RISMEDIA, November 2, 2009—The U.S. Department of Housing and Urban Development (HUD) announced that its Mortgagee Review Board (MRB) is proposing to permanently withdraw the HUD/FHA approval of Financial Mortgage USA, Inc., a Home Equity Conversion Mortgage (HECM or reverse mortgage) lender based in Honolulu, Hawaii. HUD’s MRB alleges the company failed to implement an FHA-required quality control plan; separate its lending operations from those of its affiliated insurance company; conform to prudent lending practices and properly provide borrowers with housing counseling services.
Financial Mortgage USA (FMUSA) has 30 days to respond to the Board’s proposed withdrawal and seek a hearing before an Administrative Law Judge.
In addition, the MRB is imposing the maximum $97,500 civil money penalty available against the company for these violations. A complaint seeking these civil money penalties will be served upon Financial Mortgage USA in due course and the lender will have 15 days to request a hearing on the imposition of these civil money penalties.
“FHA will not tolerate lenders who violate our rules and prey on those who depend on a reverse mortgage to continue to live independently,” said FHA Commissioner David Stevens. “FHA-approved lenders must understand that we mean business when it comes to protecting the FHA insurance fund from those who cut corners and take advantage of unsuspecting senior citizens.”
HUD’s proposed withdrawal action alleges that the company violated HUD/FHA requirements by: Failing to implement an independent Quality Control Plan, relying instead on its Vice President of Operations to conduct quality control reviews; Failing to provide a clear and effective separation between itself and Estate Planners of America, an affiliated life insurance company; and Failing to provide borrowers with a list of HUD-approved housing counseling agencies in the State of Hawaii, where they lived.

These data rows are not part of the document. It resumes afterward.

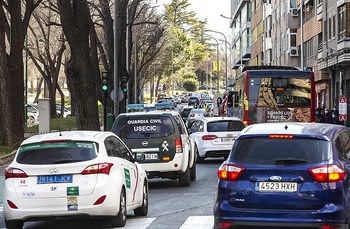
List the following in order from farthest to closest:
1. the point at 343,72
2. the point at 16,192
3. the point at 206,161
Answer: the point at 343,72 < the point at 206,161 < the point at 16,192

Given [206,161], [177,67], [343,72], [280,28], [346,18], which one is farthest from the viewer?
[177,67]

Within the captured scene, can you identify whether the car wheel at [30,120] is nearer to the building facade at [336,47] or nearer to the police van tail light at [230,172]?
the building facade at [336,47]

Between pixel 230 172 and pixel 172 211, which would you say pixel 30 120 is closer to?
pixel 172 211

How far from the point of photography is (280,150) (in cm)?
849

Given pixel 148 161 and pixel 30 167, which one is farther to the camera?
pixel 148 161

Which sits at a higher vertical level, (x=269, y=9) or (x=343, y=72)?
→ (x=269, y=9)

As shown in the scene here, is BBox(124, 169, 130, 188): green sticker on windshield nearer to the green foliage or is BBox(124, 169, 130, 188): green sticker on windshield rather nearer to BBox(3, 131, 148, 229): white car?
BBox(3, 131, 148, 229): white car

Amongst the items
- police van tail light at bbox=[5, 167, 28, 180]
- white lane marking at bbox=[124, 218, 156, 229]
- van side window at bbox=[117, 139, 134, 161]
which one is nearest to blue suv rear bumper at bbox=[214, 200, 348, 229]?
white lane marking at bbox=[124, 218, 156, 229]

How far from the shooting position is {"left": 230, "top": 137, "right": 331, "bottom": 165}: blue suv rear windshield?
8375 mm

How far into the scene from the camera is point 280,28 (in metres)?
73.9

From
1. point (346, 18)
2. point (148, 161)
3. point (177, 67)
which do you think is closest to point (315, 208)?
point (148, 161)

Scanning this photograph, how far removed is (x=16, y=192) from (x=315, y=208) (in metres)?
4.35

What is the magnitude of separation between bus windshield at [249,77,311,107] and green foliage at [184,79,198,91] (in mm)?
145967

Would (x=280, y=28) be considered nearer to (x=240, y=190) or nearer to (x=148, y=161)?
(x=148, y=161)
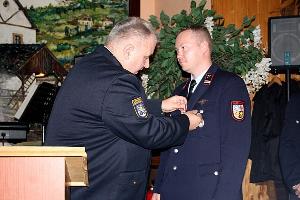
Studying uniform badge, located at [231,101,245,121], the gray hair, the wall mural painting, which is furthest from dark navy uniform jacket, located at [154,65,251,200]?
the wall mural painting

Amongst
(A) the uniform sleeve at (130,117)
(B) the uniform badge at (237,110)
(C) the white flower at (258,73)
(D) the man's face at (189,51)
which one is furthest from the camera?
(C) the white flower at (258,73)

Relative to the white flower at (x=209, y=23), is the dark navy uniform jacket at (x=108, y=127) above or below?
below

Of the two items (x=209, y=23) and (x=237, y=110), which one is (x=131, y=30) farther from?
(x=209, y=23)

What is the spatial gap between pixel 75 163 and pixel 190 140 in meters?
1.22

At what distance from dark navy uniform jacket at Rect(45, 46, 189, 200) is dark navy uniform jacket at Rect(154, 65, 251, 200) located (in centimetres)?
42

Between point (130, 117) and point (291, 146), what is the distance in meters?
1.90

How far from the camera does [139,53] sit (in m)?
2.21

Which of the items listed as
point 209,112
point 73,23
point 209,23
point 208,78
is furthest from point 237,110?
point 73,23

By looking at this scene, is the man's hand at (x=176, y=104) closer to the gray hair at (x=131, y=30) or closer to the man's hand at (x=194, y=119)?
the man's hand at (x=194, y=119)

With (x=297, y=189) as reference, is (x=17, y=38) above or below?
above

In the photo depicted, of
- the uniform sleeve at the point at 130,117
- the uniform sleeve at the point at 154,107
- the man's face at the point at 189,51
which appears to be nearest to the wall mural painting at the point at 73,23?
the man's face at the point at 189,51

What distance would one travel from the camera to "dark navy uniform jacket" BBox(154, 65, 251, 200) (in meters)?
2.48

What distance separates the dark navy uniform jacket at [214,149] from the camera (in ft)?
8.13

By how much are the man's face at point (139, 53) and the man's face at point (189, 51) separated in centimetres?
54
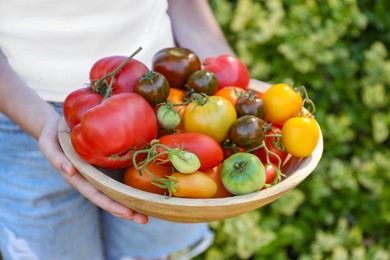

By failing to maintain a clear and effective separation between its affiliated insurance company, HUD alleges that FMUSA confused elderly borrowers who could not tell with whom they were doing business. FMUSA failed to discuss the options for receiving HECM proceeds with borrowers or simply ignored borrowers’ stated preferences in disbursing the HECM proceeds. FMUSA and its affiliate, Estate Planners of America then duped the borrowers into purchasing annuities from Estate Planners of America, which borrowers did not request and did not understand had been purchased. The Board was particularly concerned about one case in which the company steered an 88-year-old borrower into purchasing an annuity which would not mature until she reached her 104th birthday.